#### TEXTE FOURNI
Une fois créés, les faits institutionnels intègrent certaines propriétés inhérentes à leur nature. L'étude de ces particularités s'avère très éclairante pour la suite de cette réflexion car, en tant que fait institutionnel, la monnaie comporte les mêmes caractéristiques fondamentales que les autres institutions. En se fondant sur l'analyse de John R. Searle, on peut en présenter quatre principales.

La première de ces propriétés met l'accent sur le rôle crucial de la croyance des individus car, à la différence des faits bruts ou d'autres types de faits sociaux, l'existence et la pérennité des faits institutionnels restent tributaires d'une croyance unanimement partagée. En effet, les fonctions-statut assignées étant détachées de leurs supports physiques, c'est la foi que les individus accordent à l'institution qui permet de l'auto-entretenir. Cela est particulièrement probant pour la monnaie se présentant sous la forme de morceaux de papier. En imaginant qu'un individu né il y a trois milles ans remonte le temps jusqu'à notre époque, comment peut-il comprendre de lui-même qu'un morceau de papier sur lequel il est inscrit lisiblement « 500 euros » a un pouvoir d'achat immédiat et sans contrepartie sur l'ensemble des biens et services vendus au sein de la société ? C'est pourquoi, la reconnaissance sociale qui s'exprime dans les phénomènes respectifs de croyance et de confiance31(*) est essentielle à l'existence et à la continuité des faits institutionnels :

« Pour que le concept argent s'applique à cette chose qui se trouve dans ma poche, il faut que ce soit le genre de chose que les gens pensent être de l'argent. Si tout le monde cesse de croire que c'est de l'argent, il cesse de fonctionner comme de l'argent, et cesse finalement d'en être »32(*).

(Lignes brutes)
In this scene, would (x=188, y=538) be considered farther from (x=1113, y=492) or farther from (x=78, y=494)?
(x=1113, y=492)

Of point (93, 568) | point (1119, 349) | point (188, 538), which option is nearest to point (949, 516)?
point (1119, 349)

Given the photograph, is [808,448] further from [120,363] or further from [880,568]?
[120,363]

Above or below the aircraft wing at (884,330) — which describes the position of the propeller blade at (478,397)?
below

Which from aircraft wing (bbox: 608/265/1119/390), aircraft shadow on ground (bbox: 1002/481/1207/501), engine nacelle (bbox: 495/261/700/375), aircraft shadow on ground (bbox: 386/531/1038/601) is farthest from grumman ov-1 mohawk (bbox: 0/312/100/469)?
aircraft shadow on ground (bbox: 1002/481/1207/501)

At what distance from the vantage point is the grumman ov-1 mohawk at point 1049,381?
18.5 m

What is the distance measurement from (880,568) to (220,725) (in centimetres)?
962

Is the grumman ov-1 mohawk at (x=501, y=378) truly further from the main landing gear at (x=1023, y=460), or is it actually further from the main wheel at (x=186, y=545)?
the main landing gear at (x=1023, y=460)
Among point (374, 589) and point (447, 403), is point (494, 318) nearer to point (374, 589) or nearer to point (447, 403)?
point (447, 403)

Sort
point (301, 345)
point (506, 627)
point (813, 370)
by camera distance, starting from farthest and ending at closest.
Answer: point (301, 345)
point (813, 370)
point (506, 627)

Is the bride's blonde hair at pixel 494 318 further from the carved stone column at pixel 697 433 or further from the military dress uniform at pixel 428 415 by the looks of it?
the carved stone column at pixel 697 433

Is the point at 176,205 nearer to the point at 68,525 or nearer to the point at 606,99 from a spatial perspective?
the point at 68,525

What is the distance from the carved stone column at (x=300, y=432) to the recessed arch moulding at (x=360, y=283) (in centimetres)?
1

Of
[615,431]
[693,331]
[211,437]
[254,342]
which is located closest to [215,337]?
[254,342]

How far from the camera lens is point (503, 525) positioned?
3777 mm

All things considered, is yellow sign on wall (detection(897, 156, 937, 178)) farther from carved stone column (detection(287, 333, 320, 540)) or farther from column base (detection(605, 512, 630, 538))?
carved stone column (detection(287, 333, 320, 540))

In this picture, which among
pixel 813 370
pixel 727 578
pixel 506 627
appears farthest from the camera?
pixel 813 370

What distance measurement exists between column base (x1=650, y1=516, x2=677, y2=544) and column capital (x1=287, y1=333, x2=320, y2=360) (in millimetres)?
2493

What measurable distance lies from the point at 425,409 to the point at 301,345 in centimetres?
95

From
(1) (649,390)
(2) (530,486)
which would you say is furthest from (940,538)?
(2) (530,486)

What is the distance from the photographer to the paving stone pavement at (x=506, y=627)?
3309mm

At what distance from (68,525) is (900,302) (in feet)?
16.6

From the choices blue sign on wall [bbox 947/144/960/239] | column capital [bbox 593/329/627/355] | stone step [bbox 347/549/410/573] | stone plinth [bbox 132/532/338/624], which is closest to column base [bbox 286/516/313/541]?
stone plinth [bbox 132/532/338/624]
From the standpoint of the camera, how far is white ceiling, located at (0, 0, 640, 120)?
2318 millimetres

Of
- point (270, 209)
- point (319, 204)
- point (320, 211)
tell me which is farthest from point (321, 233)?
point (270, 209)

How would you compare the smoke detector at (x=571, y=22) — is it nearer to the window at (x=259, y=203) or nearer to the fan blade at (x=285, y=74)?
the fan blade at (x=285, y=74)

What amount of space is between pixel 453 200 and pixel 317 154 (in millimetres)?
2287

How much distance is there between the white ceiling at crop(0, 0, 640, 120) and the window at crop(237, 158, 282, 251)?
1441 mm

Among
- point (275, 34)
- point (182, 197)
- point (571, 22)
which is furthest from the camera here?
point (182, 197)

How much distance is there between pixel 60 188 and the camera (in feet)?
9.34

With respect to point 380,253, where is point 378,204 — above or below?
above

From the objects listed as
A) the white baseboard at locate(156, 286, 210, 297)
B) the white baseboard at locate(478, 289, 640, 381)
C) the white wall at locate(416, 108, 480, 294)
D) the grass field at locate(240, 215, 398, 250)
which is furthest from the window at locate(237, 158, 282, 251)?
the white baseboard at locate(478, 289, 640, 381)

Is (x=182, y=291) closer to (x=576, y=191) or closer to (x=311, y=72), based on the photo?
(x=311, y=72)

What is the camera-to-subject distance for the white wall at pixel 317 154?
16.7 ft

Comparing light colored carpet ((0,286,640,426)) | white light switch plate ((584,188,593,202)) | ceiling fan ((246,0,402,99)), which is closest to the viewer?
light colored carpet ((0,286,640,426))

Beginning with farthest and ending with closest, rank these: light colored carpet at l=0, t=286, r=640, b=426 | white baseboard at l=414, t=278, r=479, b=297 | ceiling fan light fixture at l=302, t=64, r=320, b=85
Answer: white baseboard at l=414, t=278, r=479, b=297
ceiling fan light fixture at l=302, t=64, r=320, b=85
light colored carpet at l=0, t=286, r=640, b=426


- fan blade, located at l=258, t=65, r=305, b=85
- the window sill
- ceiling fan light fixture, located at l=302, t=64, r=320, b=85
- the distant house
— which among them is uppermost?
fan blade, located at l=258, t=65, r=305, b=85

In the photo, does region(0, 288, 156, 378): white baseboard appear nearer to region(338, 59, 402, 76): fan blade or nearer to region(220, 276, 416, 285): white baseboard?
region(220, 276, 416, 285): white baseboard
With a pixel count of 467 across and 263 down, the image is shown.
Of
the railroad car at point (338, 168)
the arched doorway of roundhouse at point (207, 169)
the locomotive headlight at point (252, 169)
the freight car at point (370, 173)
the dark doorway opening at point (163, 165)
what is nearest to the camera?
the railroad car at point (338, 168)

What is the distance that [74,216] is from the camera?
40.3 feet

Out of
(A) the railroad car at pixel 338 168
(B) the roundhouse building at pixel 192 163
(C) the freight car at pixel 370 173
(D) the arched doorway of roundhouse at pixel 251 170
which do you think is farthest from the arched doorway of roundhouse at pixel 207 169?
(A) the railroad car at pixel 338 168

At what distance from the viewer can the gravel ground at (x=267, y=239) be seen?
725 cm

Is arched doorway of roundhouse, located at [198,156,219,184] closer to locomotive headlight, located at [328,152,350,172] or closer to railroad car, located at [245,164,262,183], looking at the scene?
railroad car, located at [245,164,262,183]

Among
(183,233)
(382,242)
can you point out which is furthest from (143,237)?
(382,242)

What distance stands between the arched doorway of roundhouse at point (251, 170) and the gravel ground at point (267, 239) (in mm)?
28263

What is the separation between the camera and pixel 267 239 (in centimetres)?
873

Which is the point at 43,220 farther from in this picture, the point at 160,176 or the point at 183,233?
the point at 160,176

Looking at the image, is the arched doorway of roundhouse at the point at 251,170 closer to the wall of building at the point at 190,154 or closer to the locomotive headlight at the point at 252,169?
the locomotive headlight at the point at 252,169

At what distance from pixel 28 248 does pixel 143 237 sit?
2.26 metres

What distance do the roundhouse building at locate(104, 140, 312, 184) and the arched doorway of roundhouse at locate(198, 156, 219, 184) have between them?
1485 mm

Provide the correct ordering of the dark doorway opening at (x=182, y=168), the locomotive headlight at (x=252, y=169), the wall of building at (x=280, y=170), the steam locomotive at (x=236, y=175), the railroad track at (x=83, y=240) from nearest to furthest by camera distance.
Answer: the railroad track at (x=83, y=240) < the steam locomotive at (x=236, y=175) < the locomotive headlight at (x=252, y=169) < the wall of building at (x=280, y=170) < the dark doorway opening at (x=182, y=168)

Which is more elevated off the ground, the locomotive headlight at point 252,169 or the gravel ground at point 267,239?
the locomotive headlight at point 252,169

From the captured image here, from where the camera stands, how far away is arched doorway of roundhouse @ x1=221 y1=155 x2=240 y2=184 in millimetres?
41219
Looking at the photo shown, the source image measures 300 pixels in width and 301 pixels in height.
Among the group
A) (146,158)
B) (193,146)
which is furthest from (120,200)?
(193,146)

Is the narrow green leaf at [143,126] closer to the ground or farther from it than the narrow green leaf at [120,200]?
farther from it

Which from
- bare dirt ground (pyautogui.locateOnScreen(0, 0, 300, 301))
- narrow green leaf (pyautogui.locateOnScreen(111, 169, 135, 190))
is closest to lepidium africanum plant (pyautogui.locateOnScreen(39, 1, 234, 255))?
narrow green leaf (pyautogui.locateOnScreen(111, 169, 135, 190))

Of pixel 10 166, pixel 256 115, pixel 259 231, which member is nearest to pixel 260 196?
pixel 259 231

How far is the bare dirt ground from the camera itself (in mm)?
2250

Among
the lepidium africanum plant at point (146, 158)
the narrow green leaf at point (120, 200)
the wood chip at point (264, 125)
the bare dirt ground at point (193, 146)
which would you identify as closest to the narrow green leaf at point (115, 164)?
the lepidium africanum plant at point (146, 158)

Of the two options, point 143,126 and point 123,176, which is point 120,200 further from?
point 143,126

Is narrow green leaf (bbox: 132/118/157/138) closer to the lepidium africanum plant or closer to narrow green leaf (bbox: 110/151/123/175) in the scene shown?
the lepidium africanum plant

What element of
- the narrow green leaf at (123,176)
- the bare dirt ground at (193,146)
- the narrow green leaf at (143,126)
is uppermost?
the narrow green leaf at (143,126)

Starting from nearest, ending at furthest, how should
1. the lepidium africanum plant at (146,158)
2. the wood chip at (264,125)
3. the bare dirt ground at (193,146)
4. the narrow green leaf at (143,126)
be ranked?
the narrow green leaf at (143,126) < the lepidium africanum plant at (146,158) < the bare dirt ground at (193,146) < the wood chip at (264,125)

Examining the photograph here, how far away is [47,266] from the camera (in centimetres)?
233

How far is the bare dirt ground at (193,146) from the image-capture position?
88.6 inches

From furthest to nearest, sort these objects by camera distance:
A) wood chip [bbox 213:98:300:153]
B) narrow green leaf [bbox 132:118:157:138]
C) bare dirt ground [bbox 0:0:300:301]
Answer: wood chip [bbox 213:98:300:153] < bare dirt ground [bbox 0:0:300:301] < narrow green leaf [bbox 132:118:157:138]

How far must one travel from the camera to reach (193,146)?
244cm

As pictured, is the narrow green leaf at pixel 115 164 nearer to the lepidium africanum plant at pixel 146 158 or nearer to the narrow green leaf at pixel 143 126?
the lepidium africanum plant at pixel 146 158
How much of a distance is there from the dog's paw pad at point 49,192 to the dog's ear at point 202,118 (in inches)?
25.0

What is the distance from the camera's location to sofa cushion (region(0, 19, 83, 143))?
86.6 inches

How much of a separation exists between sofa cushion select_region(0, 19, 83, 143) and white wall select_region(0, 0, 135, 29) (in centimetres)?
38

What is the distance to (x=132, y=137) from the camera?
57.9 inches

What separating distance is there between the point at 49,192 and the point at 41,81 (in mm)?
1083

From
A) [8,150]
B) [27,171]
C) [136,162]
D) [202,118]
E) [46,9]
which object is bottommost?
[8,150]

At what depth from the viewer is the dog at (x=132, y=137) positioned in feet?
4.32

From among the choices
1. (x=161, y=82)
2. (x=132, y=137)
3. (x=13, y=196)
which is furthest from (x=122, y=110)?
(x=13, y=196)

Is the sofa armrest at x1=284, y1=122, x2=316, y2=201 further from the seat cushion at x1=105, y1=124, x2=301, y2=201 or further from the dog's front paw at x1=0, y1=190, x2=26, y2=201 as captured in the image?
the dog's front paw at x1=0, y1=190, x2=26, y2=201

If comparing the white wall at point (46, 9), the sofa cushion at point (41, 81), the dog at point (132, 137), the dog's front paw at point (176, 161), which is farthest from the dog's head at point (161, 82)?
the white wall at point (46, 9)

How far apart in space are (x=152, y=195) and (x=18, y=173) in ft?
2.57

#### ÉNONCÉ 1
Relève chacun des types de faits que nomme le texte fourni.
#### ÉNONCÉ 2
Recopie le texte fourni depuis « Une fois créés, les » jusqu'à « présenter quatre principales. », en substituant « l'argent » à « la monnaie ».

#### CORRIGÉ COMPLET 1
- faits institutionnels
- faits bruts
- faits sociaux

#### CORRIGÉ COMPLET 2
Une fois créés, les faits institutionnels intègrent certaines propriétés inhérentes à leur nature. L'étude de ces particularités s'avère très éclairante pour la suite de cette réflexion car, en tant que fait institutionnel, l'argent comporte les mêmes caractéristiques fondamentales que les autres institutions. En se fondant sur l'analyse de John R. Searle, on peut en présenter quatre principales.